START Supplied entries
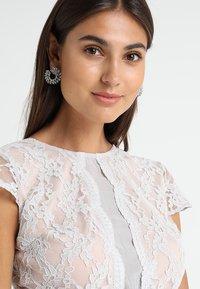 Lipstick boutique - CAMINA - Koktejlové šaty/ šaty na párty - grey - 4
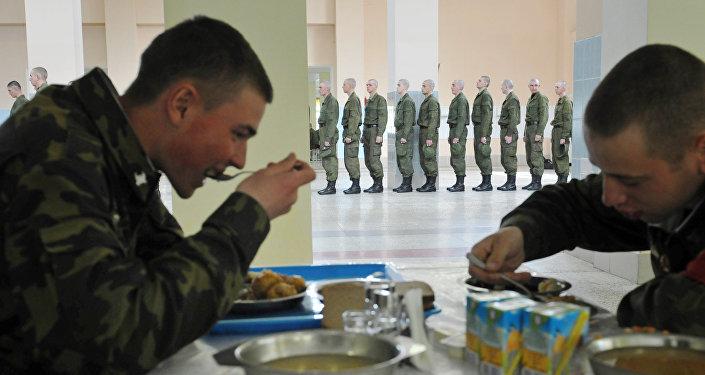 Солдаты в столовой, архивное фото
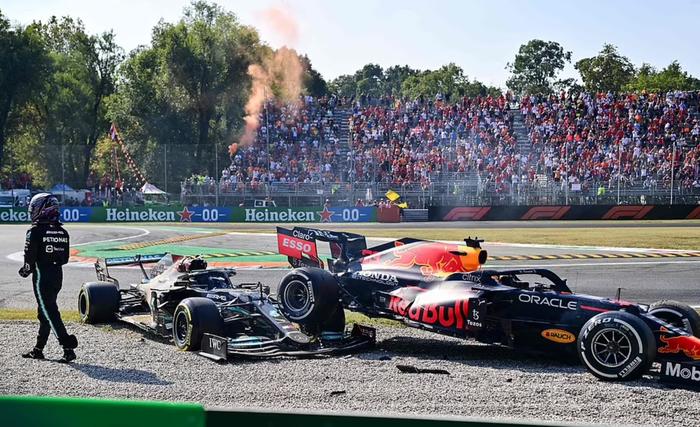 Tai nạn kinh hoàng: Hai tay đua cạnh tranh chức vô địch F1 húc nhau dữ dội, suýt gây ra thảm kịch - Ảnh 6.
END Supplied entries
START Supplied entries
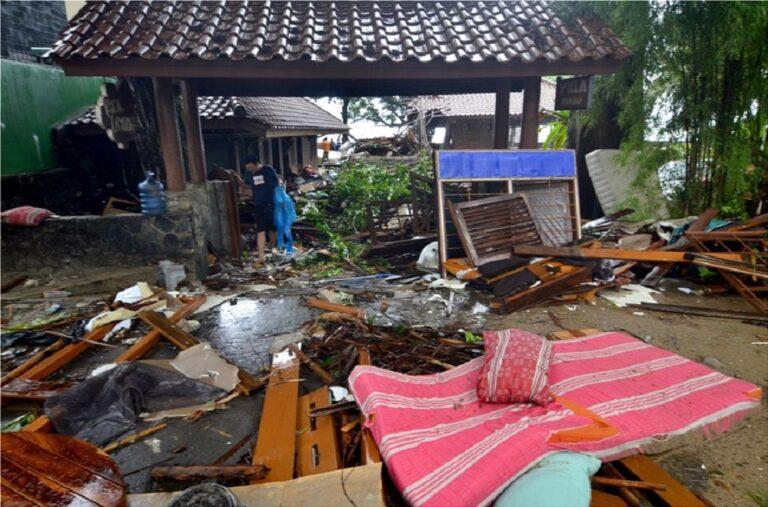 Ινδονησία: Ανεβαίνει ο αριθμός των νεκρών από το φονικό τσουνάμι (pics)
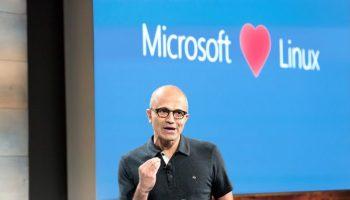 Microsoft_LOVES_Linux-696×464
END Supplied entries
**Work to complete**
The reply should hold the entries above from the line with "Lipstick boutique - CAMINA" to the line with "Tai nạn kinh", duplicated exactly, pictures excluded.

**Completed task**
 Lipstick boutique - CAMINA - Koktejlové šaty/ šaty na párty - grey - 4
 Солдаты в столовой, архивное фото
 Tai nạn kinh hoàng: Hai tay đua cạnh tranh chức vô địch F1 húc nhau dữ dội, suýt gây ra thảm kịch - Ảnh 6.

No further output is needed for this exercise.